OBJECTIVE:
Answer these questions from the post below.
(a) What three effects of the global outage does the post list?
(b) According to the post, what can multiply confidence?
(c) In the post's CI/CD example, where is the server that runs all the tests?

PASSAGE GIVEN:
Sam

In case of CrowdStrike, improve QA

In the event of an OS-Level issue, are you able to continue working on another device or computer?

There has been lots in the news recently about a global outage caused by a simple defect in an automatic update. This grounded flights, caused healthcare chaos, and less importantly, but still impactful, stopped thousands of engineering teams from doing any work.

Machines have outages, “the cloud” is always online.

In the event of a computer malfunction, what can you do? Are you able to pick up another laptop and carry on? Or are you stuck with changes that you had not pushed, or with configuration files that you cannot recover easily?

In the constantly evolving world of cloud computing, the key benefit of being able to access systems from anywhere has become such an important part of why so many companies are transitioning.

Servers running in a room of the office are becoming a thing of the past, where you can spin up a new one in a few moments in the cloud, quicker than waiting for support teams to scramble to your location to assist. Additionally, in the unlikely (but still happened recently) event of a more globally spread issue, it will take even longer for support to assist, leaving you powerless to change anything.

Far fewer online-enabled tooling providers had any issues, or if they did, the outage was contained and dealt with faster than those with on-prem equipment.

Adding a QA layer can multiply confidence.

Say you had a CI/CD server running all your tests in the office. What happens if this is impacted by the same issues? You are now stuck, unable to run your checks, and the company is no longer able to deliver on any functionality or fixes.

MATERIAL SUPPLIED:
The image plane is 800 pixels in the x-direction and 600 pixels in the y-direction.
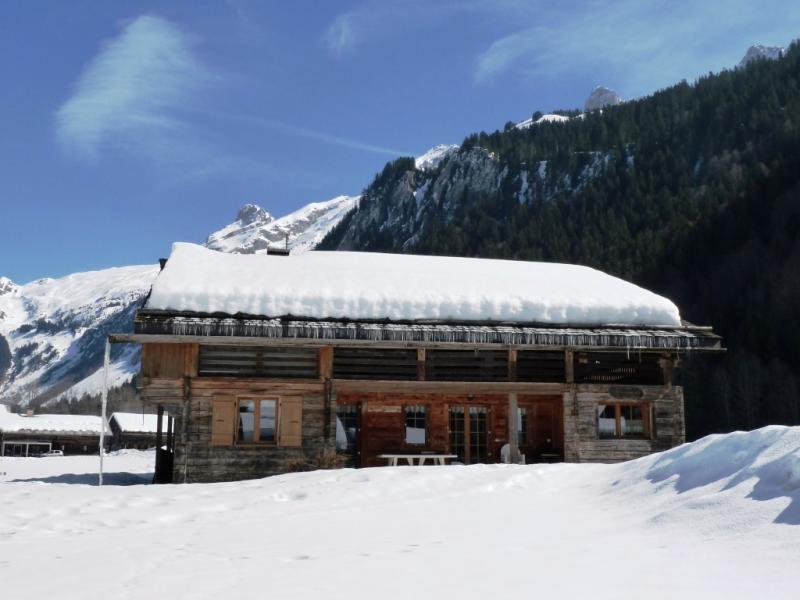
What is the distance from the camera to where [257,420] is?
20016 millimetres

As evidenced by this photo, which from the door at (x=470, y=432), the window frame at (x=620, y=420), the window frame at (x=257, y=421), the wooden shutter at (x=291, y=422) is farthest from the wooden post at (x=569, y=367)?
the window frame at (x=257, y=421)

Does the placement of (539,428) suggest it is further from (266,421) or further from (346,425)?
(266,421)

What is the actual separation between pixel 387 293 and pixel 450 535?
41.3ft

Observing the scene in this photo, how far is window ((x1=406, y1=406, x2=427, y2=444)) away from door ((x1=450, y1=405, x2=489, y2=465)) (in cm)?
84

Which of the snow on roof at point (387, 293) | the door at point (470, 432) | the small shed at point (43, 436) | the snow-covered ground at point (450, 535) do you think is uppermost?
the snow on roof at point (387, 293)

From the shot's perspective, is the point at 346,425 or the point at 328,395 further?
the point at 346,425

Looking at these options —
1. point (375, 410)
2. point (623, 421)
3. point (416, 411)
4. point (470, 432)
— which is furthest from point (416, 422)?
point (623, 421)

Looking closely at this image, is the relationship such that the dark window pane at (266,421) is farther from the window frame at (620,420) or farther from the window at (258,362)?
the window frame at (620,420)

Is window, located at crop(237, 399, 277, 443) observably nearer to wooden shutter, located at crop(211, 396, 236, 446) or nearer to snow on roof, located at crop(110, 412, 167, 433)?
wooden shutter, located at crop(211, 396, 236, 446)

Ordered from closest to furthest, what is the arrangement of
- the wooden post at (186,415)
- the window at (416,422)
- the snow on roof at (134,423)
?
the wooden post at (186,415) → the window at (416,422) → the snow on roof at (134,423)

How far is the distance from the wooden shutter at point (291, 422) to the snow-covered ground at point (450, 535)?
21.1 feet

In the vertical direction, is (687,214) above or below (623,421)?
above

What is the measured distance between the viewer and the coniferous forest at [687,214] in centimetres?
7781

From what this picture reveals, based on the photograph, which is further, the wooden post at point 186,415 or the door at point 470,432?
the door at point 470,432
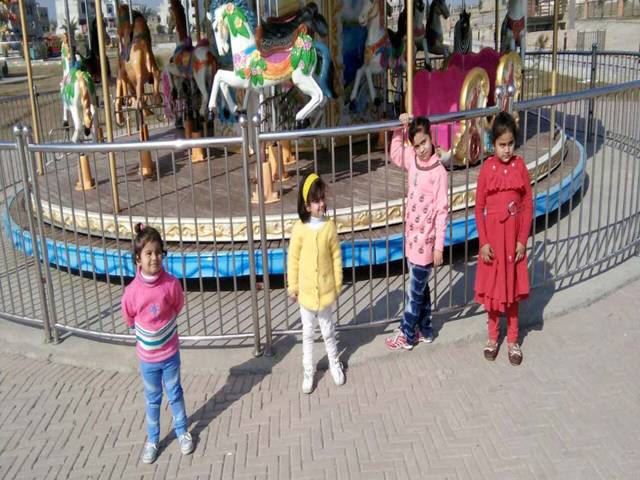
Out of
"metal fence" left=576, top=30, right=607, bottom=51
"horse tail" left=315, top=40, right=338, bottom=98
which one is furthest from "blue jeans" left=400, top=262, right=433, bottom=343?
"metal fence" left=576, top=30, right=607, bottom=51

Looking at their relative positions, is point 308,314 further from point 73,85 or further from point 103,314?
point 73,85

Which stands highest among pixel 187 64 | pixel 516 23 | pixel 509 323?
→ pixel 516 23

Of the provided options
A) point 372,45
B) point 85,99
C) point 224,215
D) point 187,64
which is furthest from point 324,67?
point 85,99

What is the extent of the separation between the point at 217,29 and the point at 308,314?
411 centimetres

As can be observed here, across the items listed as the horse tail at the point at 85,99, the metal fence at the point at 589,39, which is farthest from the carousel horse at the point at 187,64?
the metal fence at the point at 589,39

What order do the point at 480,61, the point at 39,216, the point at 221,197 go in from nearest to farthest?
the point at 39,216, the point at 221,197, the point at 480,61

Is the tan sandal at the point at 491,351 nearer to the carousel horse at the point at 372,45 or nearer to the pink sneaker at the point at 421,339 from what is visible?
the pink sneaker at the point at 421,339

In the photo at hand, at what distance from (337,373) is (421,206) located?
121 cm

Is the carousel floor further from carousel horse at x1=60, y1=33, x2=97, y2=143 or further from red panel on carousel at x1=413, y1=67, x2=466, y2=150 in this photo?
carousel horse at x1=60, y1=33, x2=97, y2=143

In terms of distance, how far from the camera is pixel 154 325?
3.58 meters

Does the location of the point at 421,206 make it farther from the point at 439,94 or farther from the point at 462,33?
the point at 462,33

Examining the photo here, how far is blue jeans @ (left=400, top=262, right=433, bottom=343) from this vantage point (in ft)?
14.6

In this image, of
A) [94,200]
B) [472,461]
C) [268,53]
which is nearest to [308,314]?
[472,461]

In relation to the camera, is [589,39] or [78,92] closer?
[78,92]
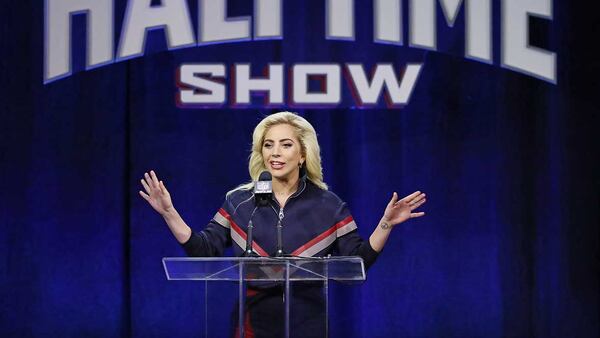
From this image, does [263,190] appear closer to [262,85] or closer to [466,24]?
[262,85]

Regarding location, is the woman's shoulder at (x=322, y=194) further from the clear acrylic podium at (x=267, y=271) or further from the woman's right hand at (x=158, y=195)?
A: the clear acrylic podium at (x=267, y=271)

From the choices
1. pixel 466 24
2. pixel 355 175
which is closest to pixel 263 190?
pixel 355 175

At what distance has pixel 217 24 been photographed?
5090 mm

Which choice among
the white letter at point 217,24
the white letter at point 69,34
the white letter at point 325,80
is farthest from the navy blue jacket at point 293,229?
the white letter at point 69,34

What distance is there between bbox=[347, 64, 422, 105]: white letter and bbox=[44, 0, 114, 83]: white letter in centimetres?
141

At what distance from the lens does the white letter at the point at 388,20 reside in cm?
504

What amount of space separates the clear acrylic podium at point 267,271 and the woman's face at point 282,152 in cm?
72

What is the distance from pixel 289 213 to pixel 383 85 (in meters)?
2.11

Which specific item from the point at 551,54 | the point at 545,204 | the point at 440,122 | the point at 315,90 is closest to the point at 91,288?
the point at 315,90

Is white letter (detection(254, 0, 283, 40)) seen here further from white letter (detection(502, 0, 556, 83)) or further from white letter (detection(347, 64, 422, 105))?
white letter (detection(502, 0, 556, 83))

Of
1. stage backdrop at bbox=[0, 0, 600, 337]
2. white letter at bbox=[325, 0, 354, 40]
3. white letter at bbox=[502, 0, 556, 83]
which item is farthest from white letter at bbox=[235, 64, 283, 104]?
white letter at bbox=[502, 0, 556, 83]

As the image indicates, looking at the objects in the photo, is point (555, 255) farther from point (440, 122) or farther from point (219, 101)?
point (219, 101)

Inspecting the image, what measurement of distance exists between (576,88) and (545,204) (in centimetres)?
68

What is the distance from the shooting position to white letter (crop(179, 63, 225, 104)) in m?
5.06
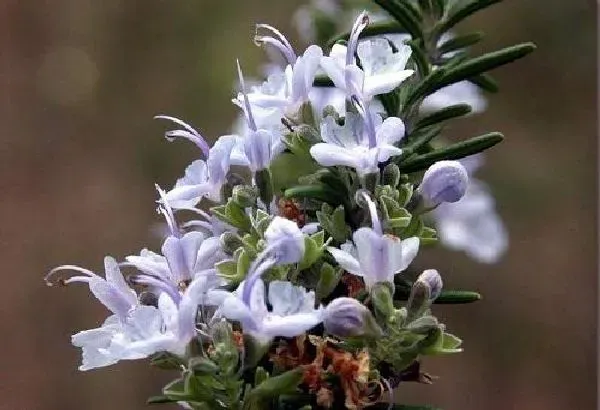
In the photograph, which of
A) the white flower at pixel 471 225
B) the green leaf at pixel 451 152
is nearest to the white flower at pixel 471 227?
the white flower at pixel 471 225

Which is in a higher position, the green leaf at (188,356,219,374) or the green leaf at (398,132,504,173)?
the green leaf at (398,132,504,173)

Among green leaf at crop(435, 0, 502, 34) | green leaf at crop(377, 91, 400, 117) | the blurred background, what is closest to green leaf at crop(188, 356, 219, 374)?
green leaf at crop(377, 91, 400, 117)

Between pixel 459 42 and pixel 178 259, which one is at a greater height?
pixel 459 42

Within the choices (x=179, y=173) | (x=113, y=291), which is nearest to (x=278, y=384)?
(x=113, y=291)

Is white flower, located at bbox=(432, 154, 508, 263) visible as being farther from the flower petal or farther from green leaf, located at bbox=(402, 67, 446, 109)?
the flower petal

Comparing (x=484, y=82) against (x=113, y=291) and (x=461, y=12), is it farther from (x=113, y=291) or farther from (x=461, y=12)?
(x=113, y=291)

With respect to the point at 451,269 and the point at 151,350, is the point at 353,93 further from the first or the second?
the point at 451,269
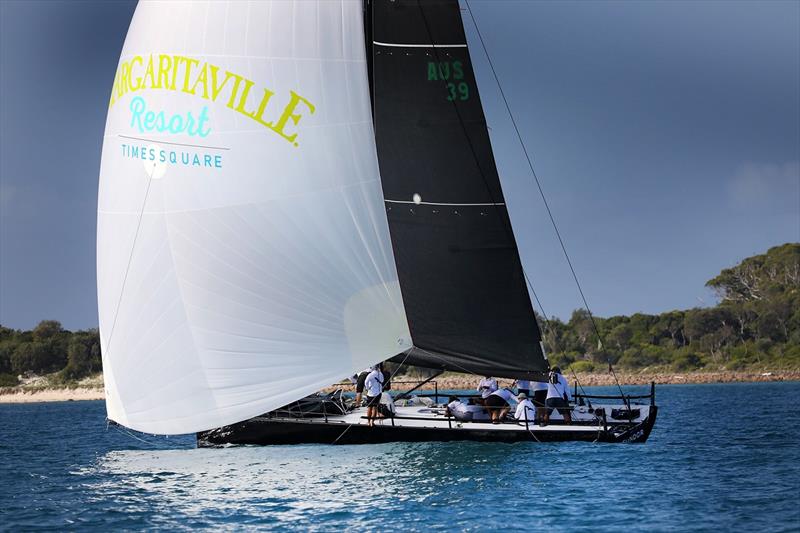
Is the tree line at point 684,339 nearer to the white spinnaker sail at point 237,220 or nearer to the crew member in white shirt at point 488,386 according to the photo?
the crew member in white shirt at point 488,386

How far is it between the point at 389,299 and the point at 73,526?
8.68 m

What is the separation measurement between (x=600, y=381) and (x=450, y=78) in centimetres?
7038

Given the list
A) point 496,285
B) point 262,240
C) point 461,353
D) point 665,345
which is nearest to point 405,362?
point 461,353

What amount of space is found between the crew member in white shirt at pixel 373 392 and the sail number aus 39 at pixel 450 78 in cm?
685

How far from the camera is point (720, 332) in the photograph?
99750 mm

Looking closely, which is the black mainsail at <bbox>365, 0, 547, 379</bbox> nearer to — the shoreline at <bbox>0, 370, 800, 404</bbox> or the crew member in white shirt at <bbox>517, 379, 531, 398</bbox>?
the crew member in white shirt at <bbox>517, 379, 531, 398</bbox>

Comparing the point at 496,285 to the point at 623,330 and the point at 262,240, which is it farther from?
the point at 623,330

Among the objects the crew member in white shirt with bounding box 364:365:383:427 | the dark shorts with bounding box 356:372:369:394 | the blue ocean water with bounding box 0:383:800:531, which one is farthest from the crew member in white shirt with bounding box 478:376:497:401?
the dark shorts with bounding box 356:372:369:394

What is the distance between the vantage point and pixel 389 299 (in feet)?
74.7

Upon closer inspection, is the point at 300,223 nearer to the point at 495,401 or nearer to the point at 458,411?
the point at 458,411

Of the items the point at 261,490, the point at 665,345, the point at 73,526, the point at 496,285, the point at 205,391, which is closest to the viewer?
the point at 73,526

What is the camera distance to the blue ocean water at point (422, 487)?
16250 mm

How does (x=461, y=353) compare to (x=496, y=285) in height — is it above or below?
below

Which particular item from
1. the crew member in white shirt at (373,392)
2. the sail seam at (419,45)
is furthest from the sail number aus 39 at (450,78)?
the crew member in white shirt at (373,392)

WORKED SOLUTION:
(a) It grounded flights, caused healthcare chaos, and stopped thousands of engineering teams from doing any work.
(b) Adding a QA layer.
(c) In the office.